فَلَا وَرَبِّكَ لَا يُؤْمِنُوْنَ حَتّٰى يُحَكِّمُوْكَ فِيْمَا شَجَرَ بَيْنَهُمْ ثُمَّ لَا يَجِدُوْا فِيْٓ اَنْفُسِهِمْ حَرَجًا مِّمَّا قَضَيْتَ وَيُسَلِّمُوْا تَسْلِيْمًا

Demi Tuhanmu, mereka tidak beriman sebelum mereka menjadikan engkau (Muhammad) sebagai hakim dalam perkara yang mereka perselisihkan. Kemudian tidak ada rasa keberatan dalam hati mereka terhadap putusan yang engkau berikan. Mereka menerima (keputusan tersebut) dengan sepenuhnya. (TQS an-Nisa’ [4]: 65)

Allah Swt berfirman:

وَأَنِ ٱحْكُم بَيْنَهُم بِمَآ أَنزَلَ ٱللَّهُ وَلَا تَتَّبِعْ أَهْوَآءَهُمْ وَٱحْذَرْهُمْ أَن يَفْتِنُوكَ عَنۢ بَعْضِ مَآ أَنزَلَ ٱللَّهُ إِلَيْكَ ۖ 
Hendaklah kamu (Muhammad) memutuskan perkara di antara mereka menurut wahyu yang telah Allah turunkan. Janganlah kamu mengikuti hawa nafsu mereka. Berhati-hatilah kamu terhadap mereka supaya mereka tidak memalingkan kamu dari sebagaian wahyu yang telah Allah turunkan kepadamu. (TQS al-Maidah [5]: 49)

Dalam sistem Islam hukum akan berjalan dengan adil sesuai dalam Al-Qur'an, semua kejahatan akan mendapatkan hukuman yang setimpal hingga akan membuat jera pelaku kejahatan. Karena dalam Islam nyawa manusia sangat berharga jadi apapun alasan bila menghilangkan nyawa akan ada hukumannya.

Islam tak memandang ras selama ia terbukti melakukan kejahatan akan ada hukumannya.
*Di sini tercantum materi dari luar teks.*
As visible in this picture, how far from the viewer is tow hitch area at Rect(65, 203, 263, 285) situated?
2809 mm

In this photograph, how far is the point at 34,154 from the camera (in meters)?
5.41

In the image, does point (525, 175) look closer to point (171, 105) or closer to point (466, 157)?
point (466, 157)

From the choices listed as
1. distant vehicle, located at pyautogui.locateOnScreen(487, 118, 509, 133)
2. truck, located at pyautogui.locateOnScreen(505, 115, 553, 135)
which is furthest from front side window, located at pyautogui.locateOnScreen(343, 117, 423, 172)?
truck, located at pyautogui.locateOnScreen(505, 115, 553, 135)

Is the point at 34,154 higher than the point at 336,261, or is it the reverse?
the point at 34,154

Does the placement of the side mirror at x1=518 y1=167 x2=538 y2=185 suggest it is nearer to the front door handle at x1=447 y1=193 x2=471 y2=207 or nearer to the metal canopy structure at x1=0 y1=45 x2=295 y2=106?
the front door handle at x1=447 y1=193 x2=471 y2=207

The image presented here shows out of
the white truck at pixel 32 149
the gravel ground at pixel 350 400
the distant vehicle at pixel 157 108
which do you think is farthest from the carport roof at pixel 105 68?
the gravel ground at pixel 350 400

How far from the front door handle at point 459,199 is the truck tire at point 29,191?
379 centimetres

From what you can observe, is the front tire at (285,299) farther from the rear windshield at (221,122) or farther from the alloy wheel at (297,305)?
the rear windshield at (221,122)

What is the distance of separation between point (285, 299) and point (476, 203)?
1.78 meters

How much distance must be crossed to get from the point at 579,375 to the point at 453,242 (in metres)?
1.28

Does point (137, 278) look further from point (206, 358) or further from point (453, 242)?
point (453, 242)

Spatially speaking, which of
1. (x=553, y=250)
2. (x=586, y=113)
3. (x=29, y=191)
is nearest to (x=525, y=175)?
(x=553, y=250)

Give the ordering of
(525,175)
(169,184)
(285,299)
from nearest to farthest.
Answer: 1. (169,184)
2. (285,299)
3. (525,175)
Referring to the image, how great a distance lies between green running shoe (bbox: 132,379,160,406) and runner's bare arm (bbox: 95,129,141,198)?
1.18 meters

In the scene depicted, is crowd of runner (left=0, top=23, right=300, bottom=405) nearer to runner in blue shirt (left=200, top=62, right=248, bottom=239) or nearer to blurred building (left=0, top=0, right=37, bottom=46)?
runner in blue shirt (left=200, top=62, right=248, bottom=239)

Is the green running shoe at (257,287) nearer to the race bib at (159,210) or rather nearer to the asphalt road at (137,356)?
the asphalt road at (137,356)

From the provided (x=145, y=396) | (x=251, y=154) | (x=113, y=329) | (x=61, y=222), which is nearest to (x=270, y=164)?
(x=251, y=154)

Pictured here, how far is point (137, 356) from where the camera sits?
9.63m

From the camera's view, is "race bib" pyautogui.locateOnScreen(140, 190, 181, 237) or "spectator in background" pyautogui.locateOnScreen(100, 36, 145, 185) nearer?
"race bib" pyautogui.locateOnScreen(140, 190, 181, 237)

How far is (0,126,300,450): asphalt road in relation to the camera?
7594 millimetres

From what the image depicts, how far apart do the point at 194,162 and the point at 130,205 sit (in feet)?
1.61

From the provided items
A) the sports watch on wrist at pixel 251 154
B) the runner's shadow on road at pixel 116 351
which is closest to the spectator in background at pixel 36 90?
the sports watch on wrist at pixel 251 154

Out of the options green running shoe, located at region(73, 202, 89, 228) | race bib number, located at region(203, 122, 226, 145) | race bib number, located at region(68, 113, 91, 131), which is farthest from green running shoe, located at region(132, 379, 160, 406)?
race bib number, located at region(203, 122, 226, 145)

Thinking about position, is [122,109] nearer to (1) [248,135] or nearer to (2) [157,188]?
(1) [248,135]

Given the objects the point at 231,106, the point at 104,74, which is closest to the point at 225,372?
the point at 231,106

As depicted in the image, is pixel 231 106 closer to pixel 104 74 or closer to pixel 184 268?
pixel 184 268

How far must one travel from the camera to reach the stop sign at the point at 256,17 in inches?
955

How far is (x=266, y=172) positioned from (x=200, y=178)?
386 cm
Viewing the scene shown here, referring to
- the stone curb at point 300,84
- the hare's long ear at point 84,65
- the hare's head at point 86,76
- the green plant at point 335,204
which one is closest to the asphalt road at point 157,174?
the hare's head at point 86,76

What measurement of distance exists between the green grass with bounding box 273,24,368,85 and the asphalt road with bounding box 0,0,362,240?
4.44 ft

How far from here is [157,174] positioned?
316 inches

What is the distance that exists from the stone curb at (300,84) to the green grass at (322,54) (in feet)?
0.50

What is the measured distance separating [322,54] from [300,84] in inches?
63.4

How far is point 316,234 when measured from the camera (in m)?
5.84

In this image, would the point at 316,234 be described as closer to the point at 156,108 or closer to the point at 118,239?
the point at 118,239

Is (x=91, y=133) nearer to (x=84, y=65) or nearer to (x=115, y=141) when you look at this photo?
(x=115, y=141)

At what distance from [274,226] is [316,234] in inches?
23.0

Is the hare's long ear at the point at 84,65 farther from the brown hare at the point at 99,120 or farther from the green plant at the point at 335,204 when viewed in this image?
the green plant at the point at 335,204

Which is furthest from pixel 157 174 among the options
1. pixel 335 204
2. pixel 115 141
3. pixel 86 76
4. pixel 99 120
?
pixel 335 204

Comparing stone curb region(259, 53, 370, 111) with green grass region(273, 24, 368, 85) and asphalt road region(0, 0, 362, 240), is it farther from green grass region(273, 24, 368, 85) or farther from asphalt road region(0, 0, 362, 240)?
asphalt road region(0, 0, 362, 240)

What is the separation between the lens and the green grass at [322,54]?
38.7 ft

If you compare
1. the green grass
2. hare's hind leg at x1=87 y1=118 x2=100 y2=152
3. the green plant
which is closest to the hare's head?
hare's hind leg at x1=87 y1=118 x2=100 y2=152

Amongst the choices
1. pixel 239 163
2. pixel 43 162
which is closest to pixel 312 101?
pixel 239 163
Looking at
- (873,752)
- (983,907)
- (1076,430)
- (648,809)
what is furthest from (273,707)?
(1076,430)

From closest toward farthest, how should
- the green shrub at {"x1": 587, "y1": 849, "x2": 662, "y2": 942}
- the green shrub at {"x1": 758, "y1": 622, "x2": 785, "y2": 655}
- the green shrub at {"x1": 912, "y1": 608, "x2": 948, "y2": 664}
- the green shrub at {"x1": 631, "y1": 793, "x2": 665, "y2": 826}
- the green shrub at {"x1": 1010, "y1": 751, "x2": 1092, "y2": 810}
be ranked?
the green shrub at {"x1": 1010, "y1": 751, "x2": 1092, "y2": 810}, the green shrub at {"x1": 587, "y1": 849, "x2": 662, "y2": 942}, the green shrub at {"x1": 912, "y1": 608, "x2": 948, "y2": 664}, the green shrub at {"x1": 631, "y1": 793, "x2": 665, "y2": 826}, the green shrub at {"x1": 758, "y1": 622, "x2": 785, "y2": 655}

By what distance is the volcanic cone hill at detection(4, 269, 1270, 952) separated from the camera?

Islam adalah agama yang sempurna dan agama satu-satunya yang Allah ridho agama yang mengajarkan kebaikan dan keadilan jadi jika berislam kafah tidak akan mungkin ada kezoliman di atas muka bumi ini.

Sudah saatnya umat bangkit dan bersatu untuk keluar dari sistem yang kufur ini, mau menugu sampai kapan?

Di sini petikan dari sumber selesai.